Medical College (East Africa)


The burden of cancer is on the rise. More than 7 million people per year die as a result of cancer, and it is responsible for more deaths worldwide than AIDS, malaria, and tuberculosis combined. According to the International Agency for Research on Cancer, there were an estimated 14.1 million new cancer cases in 2012. That number is projected to increase to more than 20 million each year by 2030. Nearly 60% of these new cases occur in the developing world with an expected increase to more than 70% in the next 15 years.
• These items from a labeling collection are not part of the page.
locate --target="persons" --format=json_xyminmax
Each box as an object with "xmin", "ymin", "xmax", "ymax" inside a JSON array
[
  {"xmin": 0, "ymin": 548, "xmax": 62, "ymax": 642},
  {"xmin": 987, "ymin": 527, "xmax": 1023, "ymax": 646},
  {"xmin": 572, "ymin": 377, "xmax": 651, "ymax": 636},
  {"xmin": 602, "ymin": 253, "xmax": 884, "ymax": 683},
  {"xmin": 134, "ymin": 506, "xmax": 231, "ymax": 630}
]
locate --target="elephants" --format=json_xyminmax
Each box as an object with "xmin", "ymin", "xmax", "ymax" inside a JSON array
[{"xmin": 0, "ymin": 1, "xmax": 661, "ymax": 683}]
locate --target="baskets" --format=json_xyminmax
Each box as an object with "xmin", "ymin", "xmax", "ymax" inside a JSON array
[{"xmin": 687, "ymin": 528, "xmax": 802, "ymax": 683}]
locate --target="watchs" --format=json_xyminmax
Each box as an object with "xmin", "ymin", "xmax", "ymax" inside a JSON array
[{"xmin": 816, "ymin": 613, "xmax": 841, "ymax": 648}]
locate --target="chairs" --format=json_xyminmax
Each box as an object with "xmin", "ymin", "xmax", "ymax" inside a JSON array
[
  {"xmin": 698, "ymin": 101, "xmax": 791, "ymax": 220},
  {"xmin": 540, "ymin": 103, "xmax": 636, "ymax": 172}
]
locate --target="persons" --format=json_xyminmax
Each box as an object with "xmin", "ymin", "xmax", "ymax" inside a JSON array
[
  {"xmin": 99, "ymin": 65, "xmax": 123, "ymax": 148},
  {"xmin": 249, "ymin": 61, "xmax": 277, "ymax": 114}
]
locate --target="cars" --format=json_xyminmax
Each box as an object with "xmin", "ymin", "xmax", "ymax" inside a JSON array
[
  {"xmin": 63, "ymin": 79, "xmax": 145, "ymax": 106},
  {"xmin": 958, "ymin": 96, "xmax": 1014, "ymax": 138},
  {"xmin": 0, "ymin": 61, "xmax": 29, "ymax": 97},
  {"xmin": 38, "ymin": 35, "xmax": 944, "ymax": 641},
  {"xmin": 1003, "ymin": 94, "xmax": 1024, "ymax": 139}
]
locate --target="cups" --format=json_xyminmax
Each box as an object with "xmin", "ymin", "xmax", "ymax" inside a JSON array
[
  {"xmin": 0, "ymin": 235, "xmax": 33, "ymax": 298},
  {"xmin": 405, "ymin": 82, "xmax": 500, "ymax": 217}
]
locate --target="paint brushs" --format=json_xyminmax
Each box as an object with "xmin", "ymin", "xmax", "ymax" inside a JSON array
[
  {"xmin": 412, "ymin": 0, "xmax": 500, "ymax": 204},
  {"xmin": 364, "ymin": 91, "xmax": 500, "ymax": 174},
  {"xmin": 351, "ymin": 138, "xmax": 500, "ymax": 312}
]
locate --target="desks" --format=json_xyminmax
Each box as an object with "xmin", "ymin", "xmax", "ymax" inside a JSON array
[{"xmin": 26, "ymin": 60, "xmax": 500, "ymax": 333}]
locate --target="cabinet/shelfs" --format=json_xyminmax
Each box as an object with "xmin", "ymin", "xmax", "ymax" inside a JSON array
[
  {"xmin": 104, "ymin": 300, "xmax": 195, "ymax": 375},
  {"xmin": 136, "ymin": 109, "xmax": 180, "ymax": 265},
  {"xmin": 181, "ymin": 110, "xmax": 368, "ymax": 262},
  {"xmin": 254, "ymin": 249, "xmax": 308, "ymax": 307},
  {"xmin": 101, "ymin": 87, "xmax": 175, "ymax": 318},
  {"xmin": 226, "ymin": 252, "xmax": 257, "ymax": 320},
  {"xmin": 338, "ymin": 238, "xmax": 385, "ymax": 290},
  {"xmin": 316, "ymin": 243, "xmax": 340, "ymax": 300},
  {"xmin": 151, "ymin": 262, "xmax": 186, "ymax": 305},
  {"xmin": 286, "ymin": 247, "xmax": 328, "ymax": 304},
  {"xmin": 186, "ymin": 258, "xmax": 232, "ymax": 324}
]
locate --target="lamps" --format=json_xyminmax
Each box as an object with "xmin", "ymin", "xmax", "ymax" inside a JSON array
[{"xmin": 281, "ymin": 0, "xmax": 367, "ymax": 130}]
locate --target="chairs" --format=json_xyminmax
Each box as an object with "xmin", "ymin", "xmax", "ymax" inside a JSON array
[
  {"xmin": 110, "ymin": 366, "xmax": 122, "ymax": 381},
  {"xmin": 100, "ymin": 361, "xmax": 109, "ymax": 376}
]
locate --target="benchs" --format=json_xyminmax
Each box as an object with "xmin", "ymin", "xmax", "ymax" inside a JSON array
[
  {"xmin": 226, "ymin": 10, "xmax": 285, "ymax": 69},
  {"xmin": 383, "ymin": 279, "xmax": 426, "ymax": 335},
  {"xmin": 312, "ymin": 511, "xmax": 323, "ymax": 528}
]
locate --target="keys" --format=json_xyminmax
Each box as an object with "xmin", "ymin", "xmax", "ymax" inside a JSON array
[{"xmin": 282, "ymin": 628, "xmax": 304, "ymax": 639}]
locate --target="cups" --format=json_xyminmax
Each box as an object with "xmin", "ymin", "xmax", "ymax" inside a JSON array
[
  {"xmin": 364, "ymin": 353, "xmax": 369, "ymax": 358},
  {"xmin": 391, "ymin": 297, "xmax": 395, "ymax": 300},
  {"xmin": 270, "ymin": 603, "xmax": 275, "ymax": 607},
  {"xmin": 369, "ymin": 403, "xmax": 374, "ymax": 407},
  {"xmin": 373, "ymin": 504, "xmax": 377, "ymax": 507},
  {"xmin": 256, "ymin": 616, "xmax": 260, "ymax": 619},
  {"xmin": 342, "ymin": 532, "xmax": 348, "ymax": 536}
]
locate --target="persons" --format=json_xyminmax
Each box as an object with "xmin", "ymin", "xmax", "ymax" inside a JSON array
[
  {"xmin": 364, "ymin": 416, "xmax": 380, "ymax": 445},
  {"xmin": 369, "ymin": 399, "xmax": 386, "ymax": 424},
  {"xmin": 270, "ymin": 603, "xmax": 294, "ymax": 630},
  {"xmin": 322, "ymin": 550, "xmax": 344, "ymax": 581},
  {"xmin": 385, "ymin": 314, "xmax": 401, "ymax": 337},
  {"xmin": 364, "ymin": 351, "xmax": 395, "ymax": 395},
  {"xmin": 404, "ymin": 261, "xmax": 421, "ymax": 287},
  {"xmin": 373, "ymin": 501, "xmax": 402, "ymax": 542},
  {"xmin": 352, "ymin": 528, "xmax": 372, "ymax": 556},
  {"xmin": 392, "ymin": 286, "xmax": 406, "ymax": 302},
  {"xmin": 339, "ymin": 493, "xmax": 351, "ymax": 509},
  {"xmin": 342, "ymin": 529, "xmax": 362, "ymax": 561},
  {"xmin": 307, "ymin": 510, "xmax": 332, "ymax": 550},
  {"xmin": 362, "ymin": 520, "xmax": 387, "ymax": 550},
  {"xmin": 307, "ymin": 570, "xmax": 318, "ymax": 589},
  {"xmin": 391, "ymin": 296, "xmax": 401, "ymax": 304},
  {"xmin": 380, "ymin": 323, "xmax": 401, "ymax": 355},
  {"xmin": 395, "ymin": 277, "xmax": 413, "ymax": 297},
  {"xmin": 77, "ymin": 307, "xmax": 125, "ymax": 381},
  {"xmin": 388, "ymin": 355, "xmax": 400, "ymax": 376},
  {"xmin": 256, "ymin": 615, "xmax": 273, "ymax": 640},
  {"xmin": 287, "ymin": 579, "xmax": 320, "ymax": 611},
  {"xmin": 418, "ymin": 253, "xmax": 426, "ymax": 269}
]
Despite these alarming statistics, the proportion of the national budget allocated to health in most lowand middle-income countries (LMICs) is less than 5%, contrary to the Abuja Declaration of 2001 in which heads of state of African Union countries1 pledged to set a target of at least 15% of the national budget being allocated to improvements in the health sector. Pathology is a key component in the management of patients with cancer. Pathology as a core discipline in the clinical decision-making process encompasses a broad range of specialties such as histology, cytology, hematology, microbiology, chemical pathology, immunology, and molecular pathology. All have a key role in managing cancer effectively. An accurate diagnosis is critical for the treatment of cancer and clearly has implications in the patient’s prognosis and follow-up care. Screening for cancer, assessing margins in tumor excision specimens using frozen sections, determining prognostic and predictive tumor markers, interacting with clinical colleagues in multidisciplinary teams and on tumor boards, and, more recently, interpreting the significance of molecular test results have propelled the traditionally limelight-shy pathologist to the forefront of cancer management.